Literature is definitely indispensable in thesis writing, so there is a problem. How to cite other people's literature to avoid plagiarism? In fact, this problem is small and big. Besides the big ones, as long as you seldom quote them, take more notes. Let's talk about the small one. In recent years, various departments have been strictly investigating plagiarism and will report it regularly.
Plagiarism is actually easy to understand, that is, using other people's words or opinions without specifying them. An official explanation, such as the Author's Handbook of the American Modern Language Association, says: Plagiarism refers to using other people's opinions or expressions in your writing without properly indicating the source.
For papers, plagiarism can be divided into two categories: one is plagiarism, which does not indicate other people's views; One is plagiarism, that is, copying others' words without indicating the source and using quotation marks. As we all know, the paper values the originality of ideas, so the former is more serious than the latter.
In fact, if a sentence in your paper is very similar in structure and viewpoint to the original data, rather than repeating it in your own words, then even if the source is indicated, it is still plagiarism (or plagiarism). You can't simply change the data or simply summarize, but completely reshape the opinions and sentences, otherwise you can quote them directly.
What behaviors are specifically included?
1, plagiarism
Directly copy the opinions, conclusions and arguments of works protected by copyright, instead of quoting them.

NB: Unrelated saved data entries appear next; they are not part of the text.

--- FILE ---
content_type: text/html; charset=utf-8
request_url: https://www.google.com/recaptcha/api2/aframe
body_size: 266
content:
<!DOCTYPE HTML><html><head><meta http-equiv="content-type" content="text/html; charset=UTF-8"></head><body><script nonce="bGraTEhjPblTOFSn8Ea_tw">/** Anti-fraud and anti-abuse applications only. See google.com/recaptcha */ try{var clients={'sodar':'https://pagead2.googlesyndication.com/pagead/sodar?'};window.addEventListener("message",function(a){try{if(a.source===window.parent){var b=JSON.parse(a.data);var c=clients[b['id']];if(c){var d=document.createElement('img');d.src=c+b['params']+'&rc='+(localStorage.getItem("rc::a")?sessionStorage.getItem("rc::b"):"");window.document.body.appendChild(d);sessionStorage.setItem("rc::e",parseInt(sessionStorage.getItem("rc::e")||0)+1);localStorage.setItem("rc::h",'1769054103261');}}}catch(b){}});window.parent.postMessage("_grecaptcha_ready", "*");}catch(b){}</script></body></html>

2. Plagiarism of arguments
Plagiarism argument, argument, result, investigation, design, etc. Works protected by copyright.
3. Data plagiarism
Direct use of research, experiments and other data in other people's research results.
4. Picture plagiarism
Use other people's original pictures directly, or copy other people's original expressions.
5. Conceptual plagiarism
Copying original elements such as definitions, principles and formulas in works protected by copyright.
6. Sentence plagiarism
Copy the original words, without quotation marks, and don't reorganize the opinions in other people's papers.
7. Quote too many original words
This is easy to understand. What's the point of a paper if there are too many others? Even quoting is plagiarism.
8. In other words.
Although the sentence is reorganized, the overall expression structure or plot is very similar to others, which belongs to plagiarism. For example, delete a few words, reverse sentences, add a few words and so on. It's all plagiarism
In fact, from the perspective of copyright law, plagiarism should be stealing other people's works or fragments of works and publishing them. Because plagiarism requires four necessary conditions, first, such behavior should be illegal; But the existence of objective damage; Third, there is a causal link with the damage; Fourth, the actor is at fault.
Because plagiarism needs to be published before infringement can occur, there are objectively damaging facts, so from the perspective of copyright law, plagiarism is generally recognized as publishing plagiarism.
In any case, plagiarism is shameful and disrespectful to the intellectual achievements of others. Either quote directly, but not much, or rewrite it completely with your own point of view, but it is not chaotic.